Types of Electrical Muscle Stimulation
EMS can be broken down into two main categories:
- Neuromuscular Electrical Stimulation (NMES) – Also known as Therapeutic Electrical Stimulation (TES) or Functional Electrical Stimulation (FES). This form of the treatment is usually provided by a medical practitioner. Unlike Threshold Electrical Stimulation, NMES uses a higher voltage in shorter increments, with the aim of stimulating muscles to contract.
- Threshold Electrical Stimulation – This treatment differentiates itself from NMES, as it does not induce muscle contractions. Instead, a lower voltage is used over a long period of time. Patients can purchase devices for this treatment without a prescription and use it at home, typically while sleeping.
How EMS Works
Whether treating cerebral palsy or other motor dysfunctions, EMS follows the same procedure. First, electrodes are placed on the skin near muscles that have atrophy or are weaker than their counterparts.

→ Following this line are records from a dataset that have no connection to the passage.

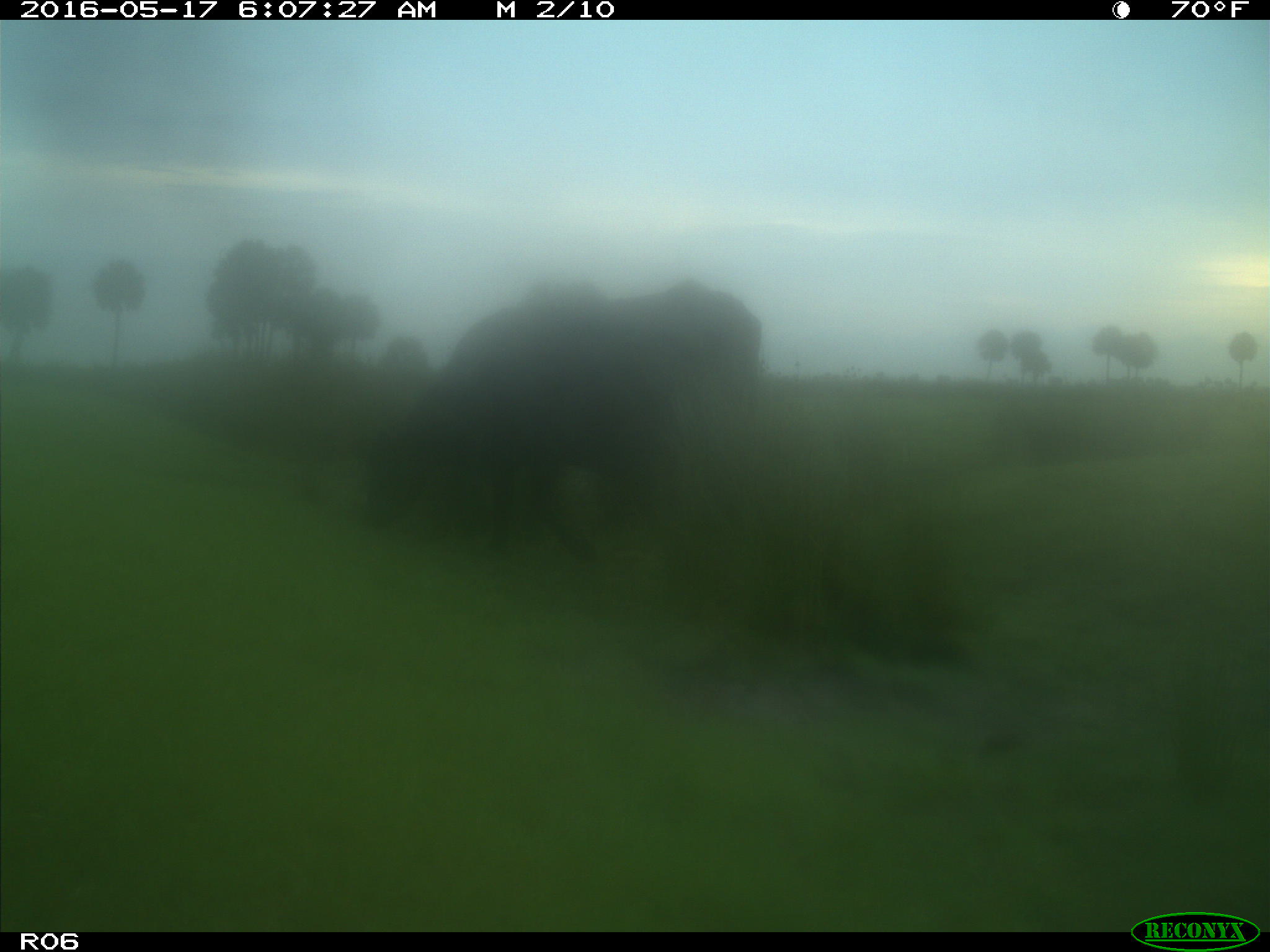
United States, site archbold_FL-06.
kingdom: Animalia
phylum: Chordata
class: Mammalia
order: Artiodactyla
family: Bovidae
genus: Bos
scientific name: Bos taurus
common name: domestic cow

These electrodes are attached to a small electric generator, operated by patient (or in this case, the parent), or by a medical practitioner.

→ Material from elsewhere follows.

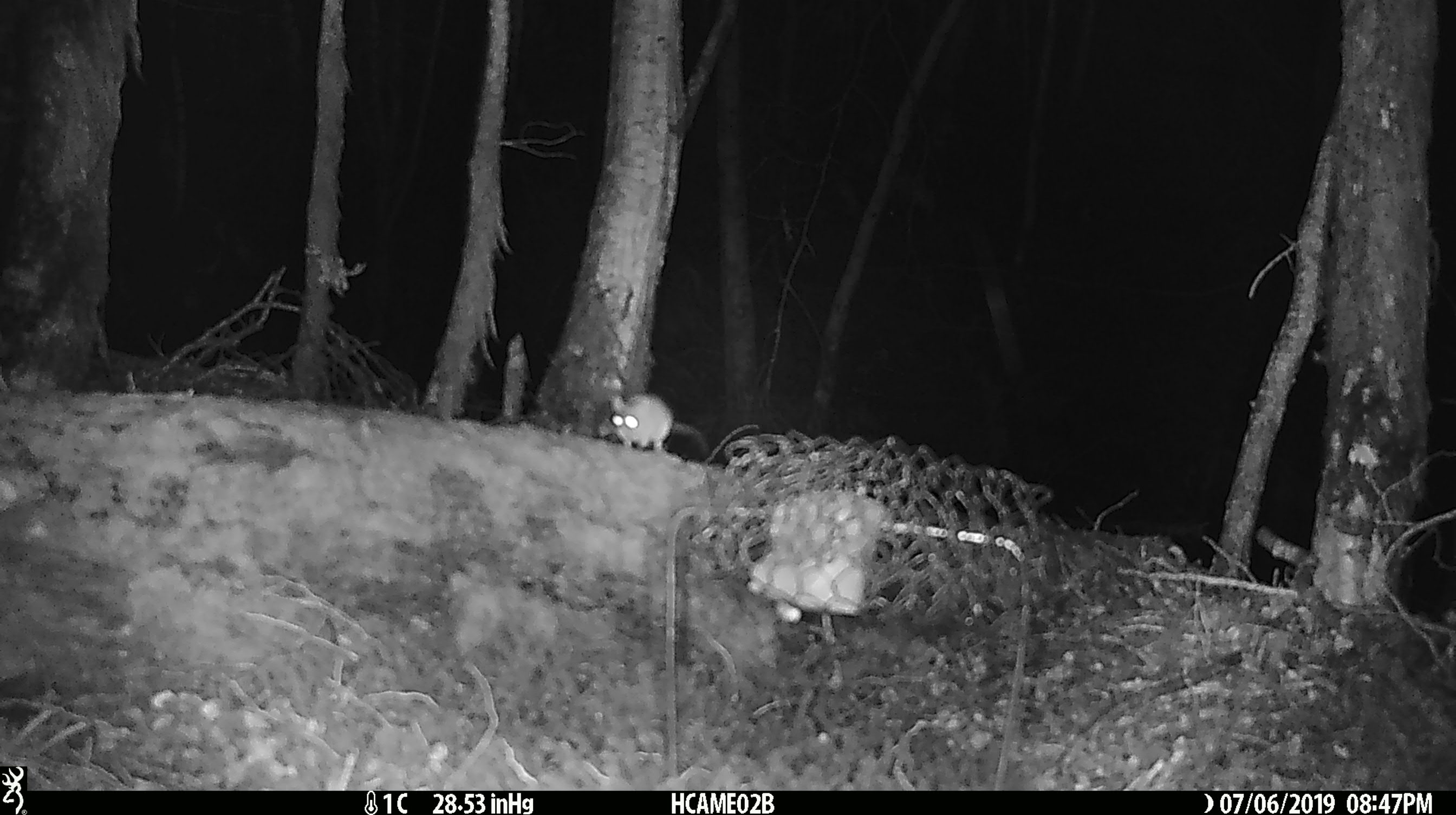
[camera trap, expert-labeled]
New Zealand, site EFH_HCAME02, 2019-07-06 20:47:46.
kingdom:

As mentioned before, Threshold Electrical Stimulation is usually performed at home, with the parent sending minor amounts of electric current through the electrodes over the course of several hours. With NMES, the patient is subjected to a slightly higher level of current, which coerces the muscle to contract. In either case, the electric current is mild and should not cause any pain or discomfort for your child.
How Effective is EMS?
Although doctors can usually agree on the benefits of EMS, many find that the therapy is unnecessary or unreliable since it does not produce permanent results. EMS typically needs to be conducted over a long period of time, as a single session of EMS will only temporarily improve motor function in the patient. Marked improvement is usually seen after the patient has undergone treatment between one to three months, with 2-hour sessions every day. Any prolonged breaks from the treatment may result in your child’s spasticity returning to an abnormal state. Because of this, many patients undergo the treatment throughout their life.

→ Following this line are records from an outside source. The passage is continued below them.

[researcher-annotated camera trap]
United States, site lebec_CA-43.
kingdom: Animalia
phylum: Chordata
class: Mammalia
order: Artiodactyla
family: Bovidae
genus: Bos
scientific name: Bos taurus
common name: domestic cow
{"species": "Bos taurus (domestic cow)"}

Although research is promising regarding the use of EMS for cerebral palsy patients, most research suggests that it is supplementary to standard treatments. Typically, EMS is combined with exercise or some other form of physical activity, depending on the child’s muscle condition. Some studies suggest that EMS alone can be used to treat smaller muscle groups, such as forearms or wrists. For larger muscle groups, such as leg muscles, EMS would be combined with another form of physical therapy.
Nevertheless, research is ongoing as to whether EMS can stand alone as an effective treatment for cerebral palsy and issues with motor skills. Ask your child’s doctor about EMS and whether it could help your child’s spasticity.